The facility is to cover an area of close to 250 square metres on Livingstone Island, where the Bulgarian polar base is built. The building will be on stilts so as not to be buried under the snow driven by the powerful winds here. Streamlined and made to last, the new laboratory will offer safe shelter to the scientists coming here to study climate change and the diversity of animal and plant life.

“The new base will be a single-storey building, reminiscent of the pitched-roof houses whose architecture is typical of more remote locations and colder climes,” says architect Penka Stancheva. “What I was after was to replicate the silhouette of the existing building but also to extend and modernize it. The materials I shall use are a metal structure for the load-bearing part of the building and thermopanels so as to insulate the interior and reduce the loss of heat to the maximum.”

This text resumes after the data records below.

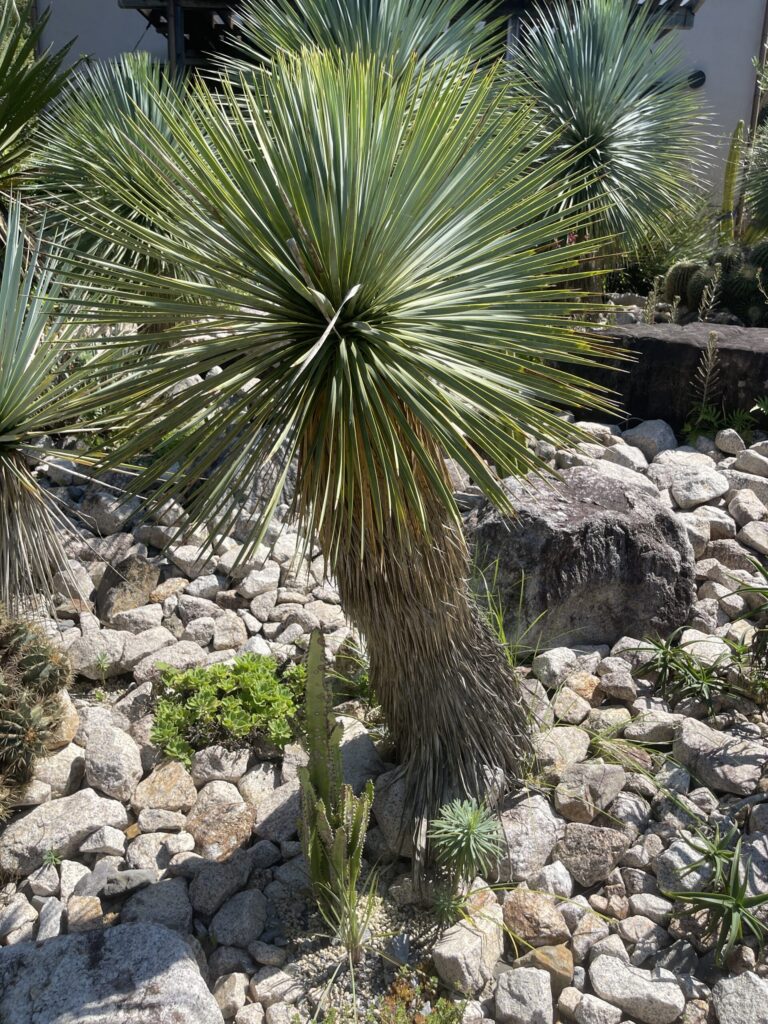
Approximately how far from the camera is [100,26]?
486 inches

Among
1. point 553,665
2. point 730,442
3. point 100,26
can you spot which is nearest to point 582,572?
point 553,665

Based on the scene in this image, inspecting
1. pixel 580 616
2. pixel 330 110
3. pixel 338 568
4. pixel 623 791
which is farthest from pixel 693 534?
pixel 330 110

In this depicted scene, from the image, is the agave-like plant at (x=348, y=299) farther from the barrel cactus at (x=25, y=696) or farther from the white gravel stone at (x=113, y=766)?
the white gravel stone at (x=113, y=766)

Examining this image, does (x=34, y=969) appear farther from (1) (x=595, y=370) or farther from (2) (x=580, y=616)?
(1) (x=595, y=370)

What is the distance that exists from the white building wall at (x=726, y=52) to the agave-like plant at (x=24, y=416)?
10825 millimetres

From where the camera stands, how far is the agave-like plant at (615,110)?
713 centimetres

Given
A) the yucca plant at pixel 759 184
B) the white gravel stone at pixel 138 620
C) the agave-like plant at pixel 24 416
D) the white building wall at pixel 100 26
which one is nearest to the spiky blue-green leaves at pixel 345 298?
the agave-like plant at pixel 24 416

The architect says that constriction work in one of the cleanest places on the planet should be more discrete, more humane and give a sense of home. But it is people who make any house a home, and professionals can only add an element or two.

“The few conversations I have had with the polar researchers and the stories I have been told have left me with the impression of a close-knit team of warm-hearted people, people who overcome conditions that are practically impossible to overcome driven by their love of nature,” Architect Stancheva goes on to say. “It is this picture I have in my mind of a team that is supportive and determined, of a warm, human atmosphere, that has guided me in my endeavour to create a home rather than a facility. Yes, it will be a facility but what I have tried to do is preserve, indirectly, the conditions of this microclimate created by the people themselves. As to the architecture – a warm atmosphere is created most of all through scale – a cozy room is neither too big nor too small, and it is made cozy through the materials and colours used. In other words it will be a combination of visual with functional.”


The Bulgarian base “St. Kliment Ohridski” was set up in 1988 when two prefabricated buildings were put up. Later a multifunctional building was added, as well as the first Christian Orthodox chapel on Antarctica named after St. Ivan of Rila.


The future facility will be a compendium of the existing buildings, blending in with them to form a unitary architectural complex – for example the gabled roofs of the houses will be replicated as an artistic element at the entrance of the building. The laboratory will cost around 400,000 euro (800,000 Leva) and will take around three years to build. The cost will be covered from the national budget as well as by European funding. In the words of Professor Hristo Pimpirev, Director of the National Center for Polar Studies, the investment is well worth it as the future of the human race is in Antarctica with its unlimited resources of fresh water, minerals and developing tourism.

The person behind the project for a new Bulgarian laboratory on Livingstone Island is Penka Stancheva from Plovdiv who is currently working in Chile. She says that what is keeping her there are the architectural projects she is working on but also “the power of nature presented so dramatically by the Andes, the ocean, even earthquakes.”

Architect Penka Stancheva is holder of numerous awards, among them “Building of the year” for the restoration of the so-called Yablanski house in Sofia as well as the BAUMIT award for long-term partnership.